Une chose m’étonne prodigieusement - j’oserai dire qu’elle me stupéfie
- c’est qu’à l’heure scientifique où j’écris, après les innombrables
expériences, après les scandales journaliers, il puisse exister encore
dans notre chère France (comme ils disent à la Commission du budget) un
électeur, un seul électeur, cet animal irrationnel, inorganique,
hallucinant, qui consente à se déranger de ses affaires, de ses rêves
ou de ses plaisirs, pour voter en faveur de quelqu’un ou de quelque
chose. Quand on réfléchit un seul instant, ce surprenant phénomène
n’est-il pas fait pour dérouter les philosophies les plus subtiles et
confondre la raison ?
Où est-il le Balzac qui nous donnera la physiologie de
l’électeur moderne ? Et le Charcot qui nous expliquera l’anatomie et
les mentalités de cet incurable dément ?

DONNÉES À EXAMINER:

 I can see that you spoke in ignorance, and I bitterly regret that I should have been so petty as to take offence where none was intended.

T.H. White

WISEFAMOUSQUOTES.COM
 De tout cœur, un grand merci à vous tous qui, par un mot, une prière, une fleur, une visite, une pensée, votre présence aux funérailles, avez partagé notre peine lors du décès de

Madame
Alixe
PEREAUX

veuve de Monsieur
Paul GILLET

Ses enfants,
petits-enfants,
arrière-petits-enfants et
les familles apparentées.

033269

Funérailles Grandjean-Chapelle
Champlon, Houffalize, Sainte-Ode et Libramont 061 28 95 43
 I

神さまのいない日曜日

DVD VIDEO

--

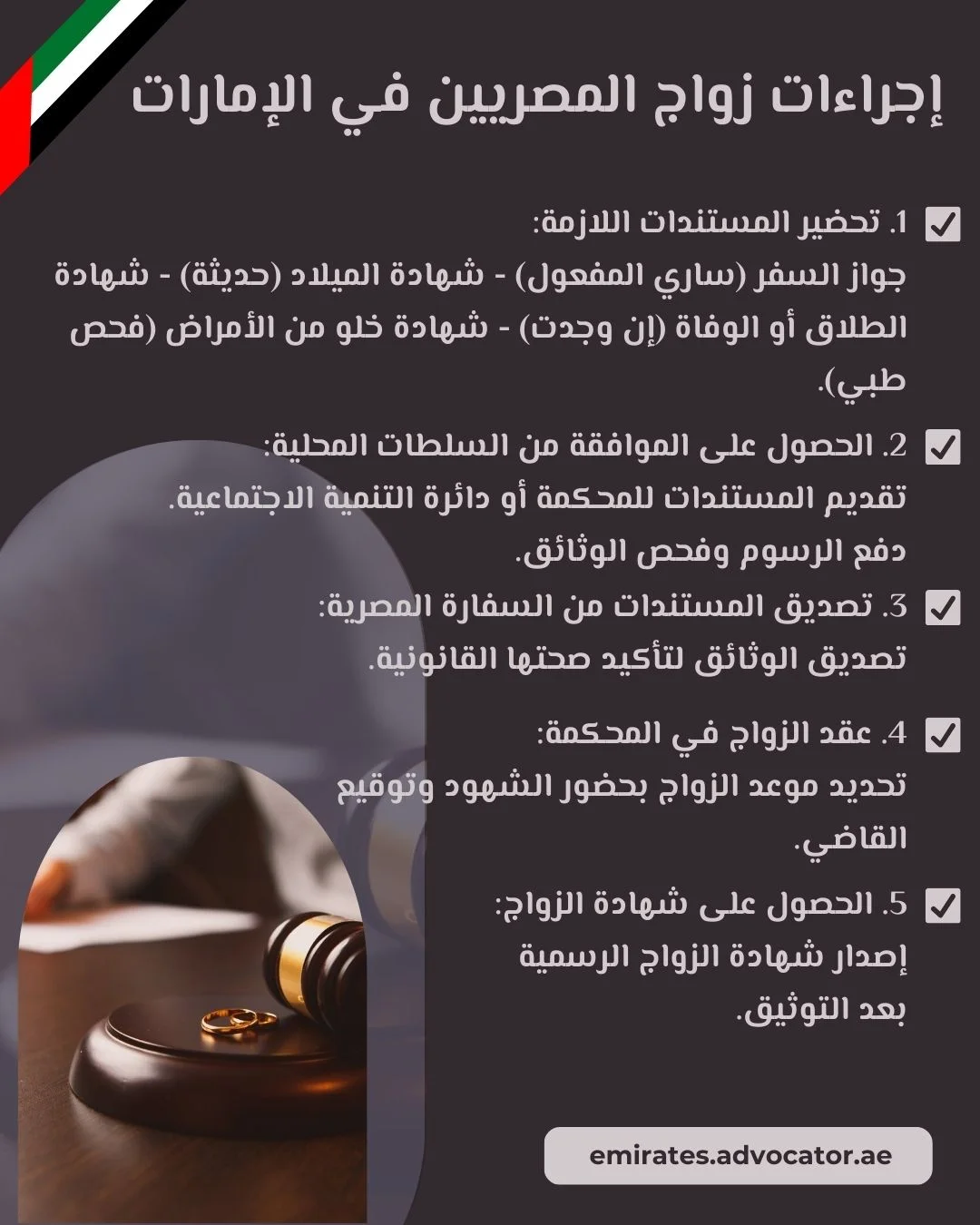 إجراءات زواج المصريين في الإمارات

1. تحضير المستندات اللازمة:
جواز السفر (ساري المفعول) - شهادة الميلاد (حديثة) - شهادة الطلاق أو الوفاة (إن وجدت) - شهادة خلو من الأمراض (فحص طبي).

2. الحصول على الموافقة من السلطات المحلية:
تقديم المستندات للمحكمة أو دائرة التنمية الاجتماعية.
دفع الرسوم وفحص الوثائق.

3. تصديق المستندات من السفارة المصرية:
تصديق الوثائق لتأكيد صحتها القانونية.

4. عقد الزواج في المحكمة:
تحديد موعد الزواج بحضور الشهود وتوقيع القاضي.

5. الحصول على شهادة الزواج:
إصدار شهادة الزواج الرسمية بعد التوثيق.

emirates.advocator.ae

MISE EN PRATIQUE:
a – D'après le texte sur l'électeur, de quoi l'électeur consent-il à se déranger pour aller voter ?
b – Recopiez le passage du texte sur l'électeur qui débute aux mots « Une chose m’étonne » et s'achève après « la raison ? », en substituant « patrie » à « France ».
c – Prolongez le texte sur l'électeur moderne au-delà de sa dernière phrase.

RÉPONSES NUMÉROTÉES:
a – De ses affaires, de ses rêves ou de ses plaisirs.

b –
Une chose m’étonne prodigieusement - j’oserai dire qu’elle me stupéfie
- c’est qu’à l’heure scientifique où j’écris, après les innombrables
expériences, après les scandales journaliers, il puisse exister encore
dans notre chère patrie (comme ils disent à la Commission du budget) un
électeur, un seul électeur, cet animal irrationnel, inorganique,
hallucinant, qui consente à se déranger de ses affaires, de ses rêves
ou de ses plaisirs, pour voter en faveur de quelqu’un ou de quelque
chose. Quand on réfléchit un seul instant, ce surprenant phénomène
n’est-il pas fait pour dérouter les philosophies les plus subtiles et
confondre la raison ?

c –
Nous l’attendons. Je comprends qu’un escroc trouve
toujours des actionnaires, la Censure des défenseurs, l’Opéra-Comique
des dilettanti, le Constitutionnel des abonnés, M. Carnot des peintres
qui célèbrent sa triomphale et rigide entrée dans une cité
languedocienne ; je comprends M. Chantavoine s’obstinant à chercher des
rimes ; je comprends tout. Mais qu’un député, ou un sénateur, ou un
président de République, ou n’importe lequel, parmi tous les étranges
farceurs qui réclament une fonction élective, quelle qu’elle soit,
trouve un électeur, c’est-à-dire l’être irrêvé, le martyr improbable,
qui vous nourrit de son pain, vous vêt de sa laine, vous engraisse de
sa chair, vous enrichit de son argent, avec la seule perspective de
recevoir, en échange de ces prodigalités, des coups de trique sur la
nuque, des coups de pied au derrière, quand ce n’est pas des coups de
fusil dans la poitrine, en vérité, cela dépasse les notions déjà pas
mal pessimistes que je m’étais faites jusqu’ici de la sottise humaine,
en général, et de la sottise française en particulier, notre chère et
immortelle sottise, ô chauvin !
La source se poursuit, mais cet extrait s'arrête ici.